Otros de los engaños de estos tramposos antiocupación es la supuesta ilicitud de la ocupación que resulta ser completamente falsa. Dedicamos esta entrada específicamente a ello, pero es una aclaración constante que se puede encontrar en muchas de ellas sino en todas. Una de este tipo es la que motiva esta entrada de hoy y es destacable por el empleo del tramposo que la lanza, nada menos que el presidente de Tribunal Superior de Justicia de Cataluña. En la campaña de odio contra la ocupación y los ocupas, también participan juristas incluidos jueces y magistrados. No sorprenderá a quien haya leído las cuatro entradas sobre la prevaricación de los jueces contras los ocupas. En un seminario sobre actualización jurídica el Presidente del TSJC se despacha nada menos que con esta ponencia que también disponemos en versión resumida en la que se atreve a mentir a lo grande ya de entrada con el título de la misma. La ocupación ilegal de inmuebles se titula la ponencia. Como ya se dijo en esta entrada la ocupación de inmuebles no es ilegal. El propio presidente del TSJC nos lo confirma pocas líneas después de su espectacular y fraudulento título, pues en la primera frase de la introducción de su ponencia define ocupaciones ilegales como aquellas no consentidas por el titular. Es decir, para poder calificar a las ocupaciones de ilegales cambia el significado de ilegal. En su manipulada definición ilegal no es aquello contrario a la Ley sino lo que no es consentido por el titular del derecho. ¡Acabáramos! ¡Menudo Houdini del lenguaje! ¡Así cualquiera tiene siempre razón! Para ello basta cambiar el significado de las palabras para llevar siempre la razón. Las ocupaciones ilegales serían aquellas contrarias a la Ley o para ser aún más claro las prohibidas por la Ley, y no las que no son consentidas por el titular del derecho.

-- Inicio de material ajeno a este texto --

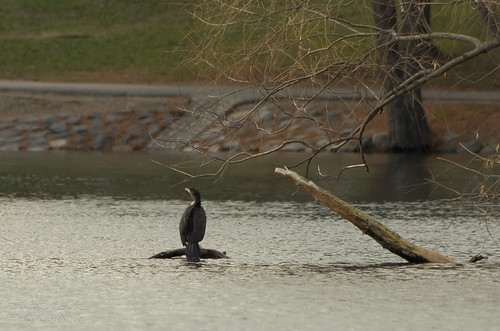 Cormorant on Jamaica Pond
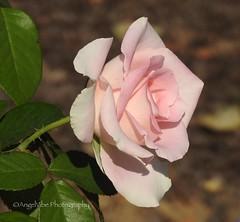Summer Rose (AngelVibePhotography) Tags: roses flower blossoms blossom garden nature photography macro nikon closeup flowers plant outdoor rose pink northcarolina depthoffield nikonp900 doublefantasy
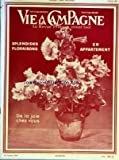 vie a la campagne numero extraordinaire no 101 du 15 10 1936 sommaire splendides floraisons en appartement de la joie chez vous par albert maumene c ?est un jeu d enfants frontispice joies et privileges des floraisons chez vous ces plantes existent plantes d interieur plantes eduquees adaptation au milieu attirance lumineuse courts descriptifs maisons fleuries madame mademoiselle monsieur lumiere et floraisons des plantes eclairage artificiel fleurs et lumieres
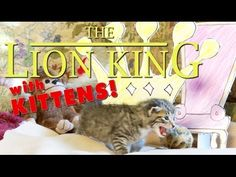 The Lion King - with Kittens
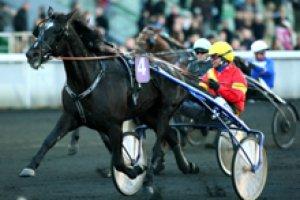 jeudi 19 février 2015 quinté de trot attelé a vincennes autostart 14 chevaux favoris ceci 14 5 3 4 11....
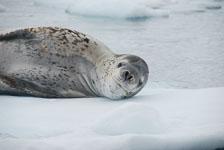an-Antarctic-Quest-2009-02-03_DSC_9185.jpg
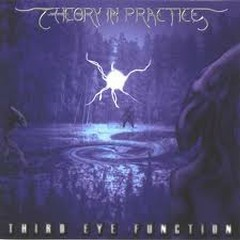 Third Eye Function - Theory In Practice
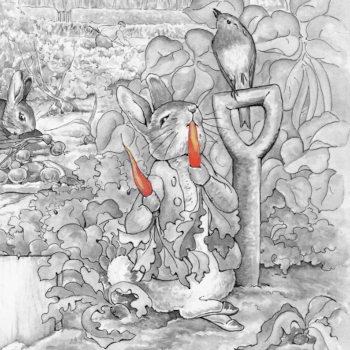 Black and white Peter Rabbit eats orange carrots in a vegetable garden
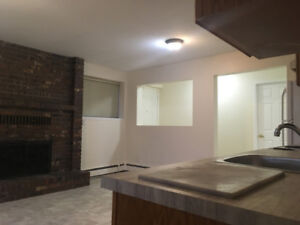 BRIGHT, NEWLY RENOVATED BASEMENT SUITE FOR RENT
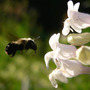 Foxglove Beardtongue and Bee (Penstemon digitalis (Foxglove Beardtongue))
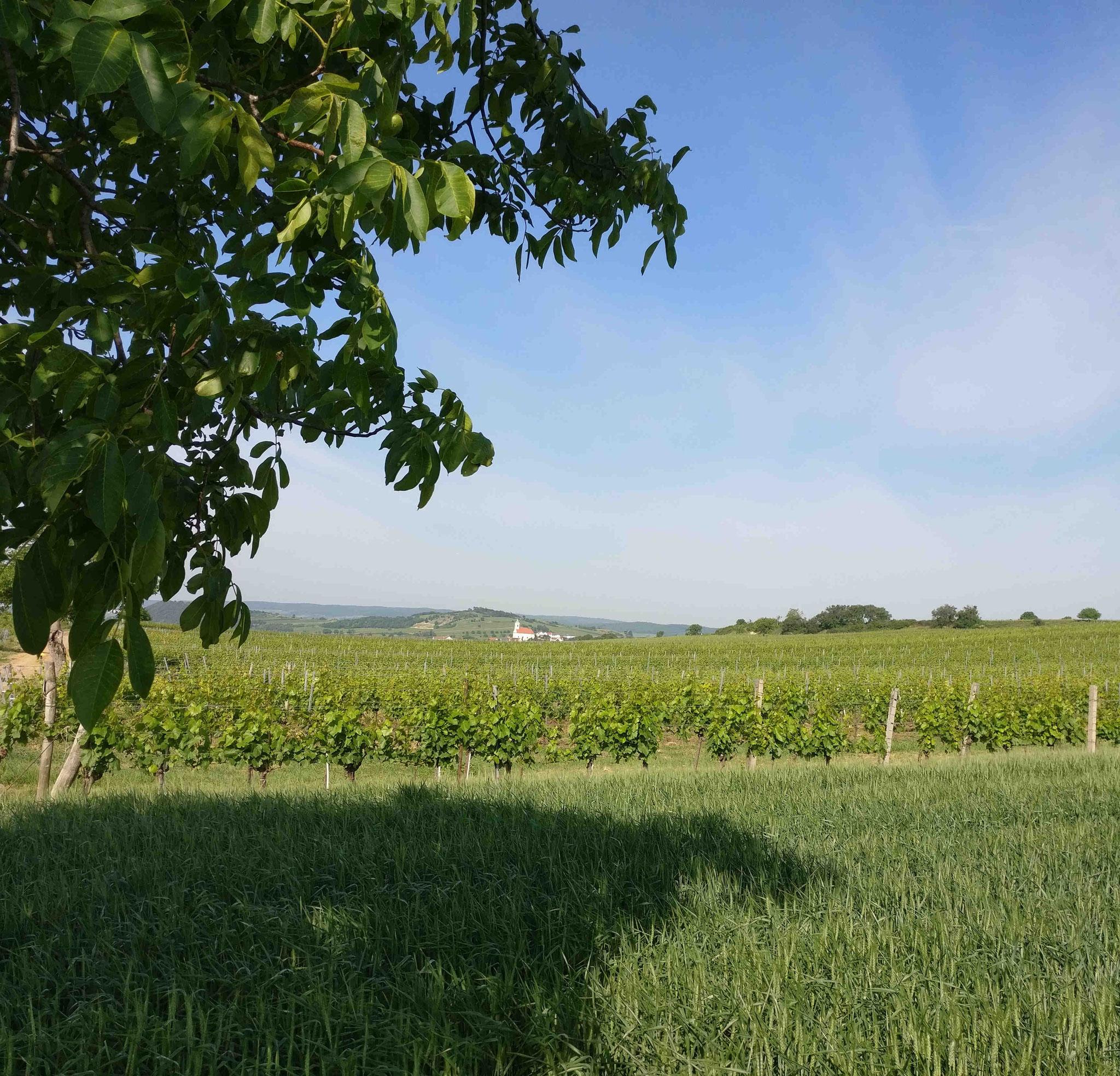 Weingärten an der Westseite des Sees mit Blick auf das Leithagebirge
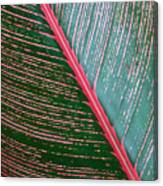 Heliconia Leaf Canvas Print
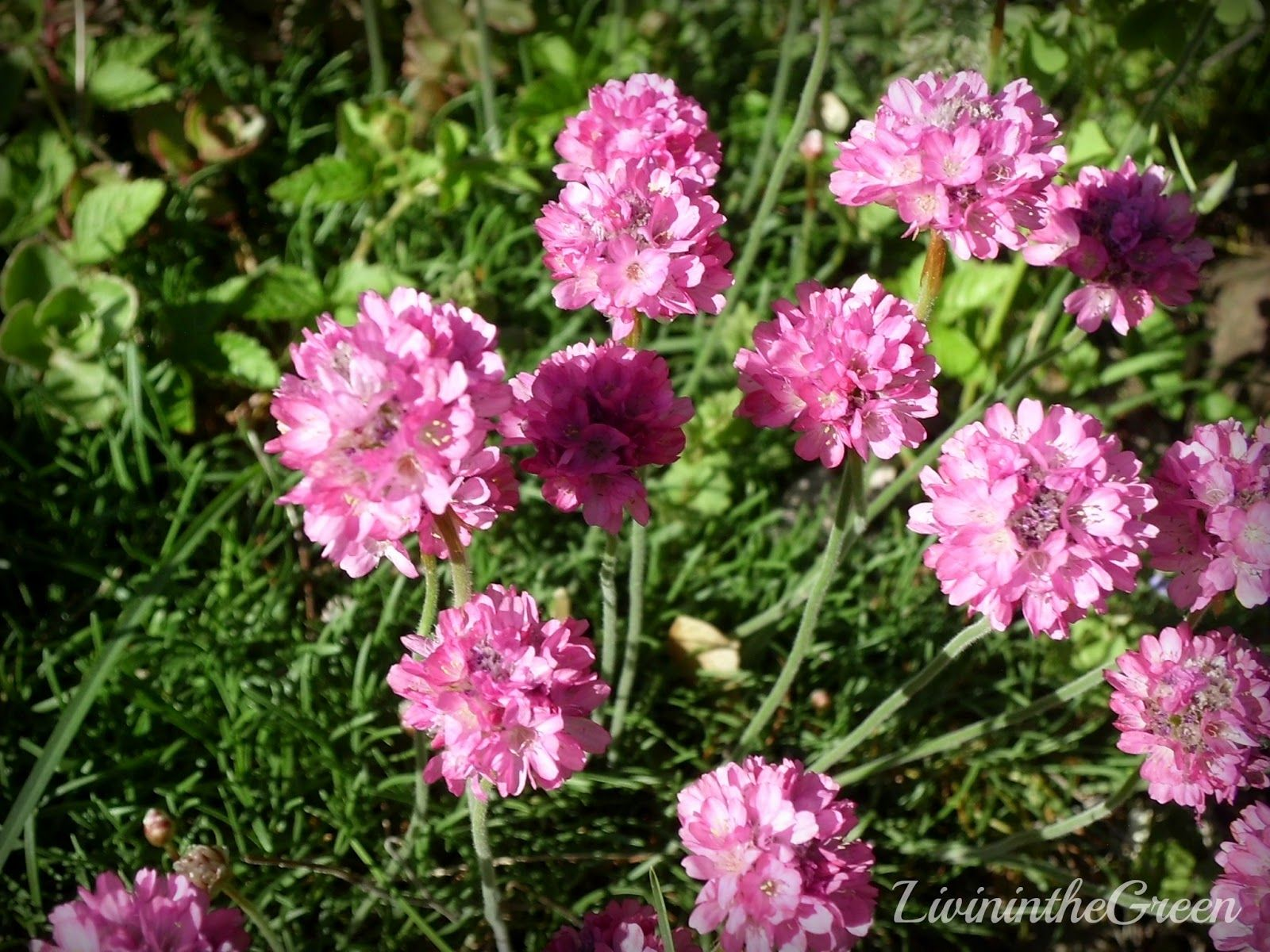 Low Growing Perennial Flowers Types Of Perennial Flowers Armeria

Dado que no existen ocupaciones prohibidas por la Ley, la ocupación en ningún caso es ilegal.

Si la ponencia debía versar sobre ocupaciones no consentidas por el titular del derecho, para ser honesto y no un tramposo que engaña, debió titularla ocupaciones no consentidas en lugar de ocupaciones ilegales. Pero este título también hubiera sido engañoso, porque si la ocupación es tomar posesión de lo que está abandonado, no tiene sentido referirse a consentimiento alguno. Si ustedes se encuentran por la calle un billete de 500 € huérfano, ¿a quien piden consentimiento antes de adoptarlo? A nadie, si tenía dueño este ya lo reclamará. Pues igual sucede con los inmuebles.

Pero el engaño de esta ponencia va más allá, es un engaño de raíz, la propia existencia de la ponencia obedece a un falseamiento de la realidad. La ocupación no es problema que necesite ser abordado correctamente, sino un aspecto de la regulación del derecho de propiedad. La ocupación no extingue el derecho de propiedad sobre el inmueble. Tras la ocupación se dan dos posibilidades, el propietario reclama la posesión por los procedimientos y en el plazo legalmente establecidos con lo que recupera, o no la reclama permitiendo incluso la usucapión por el ocupa para que este devenga nuevo propietario. En ambos casos, el asunto se resuelve y por tanto, no existe el problema con el que tanto nos machacan. Llamo la atención sobre el hecho que la ocupación en sí no significa el fin del derecho a la propiedad. Ningún propietario se ve privado de su propiedad por una ocupación. La propiedad ocupada sigue siendo propiedad del dueño en el momento de la ocupación. La propiedad solo se perderá si el propietario permite la usucapión lo que de hecho es una renuncia a la propiedad. Por tanto, no cabe hablar de privación de la propiedad por la ocupación.

Por tanto, el problema de la ocupación es un falso problema puesto en la agenda pública por los tahúres de la campaña de odio contra la ocupación y los ocupas, plateado con fines espurios.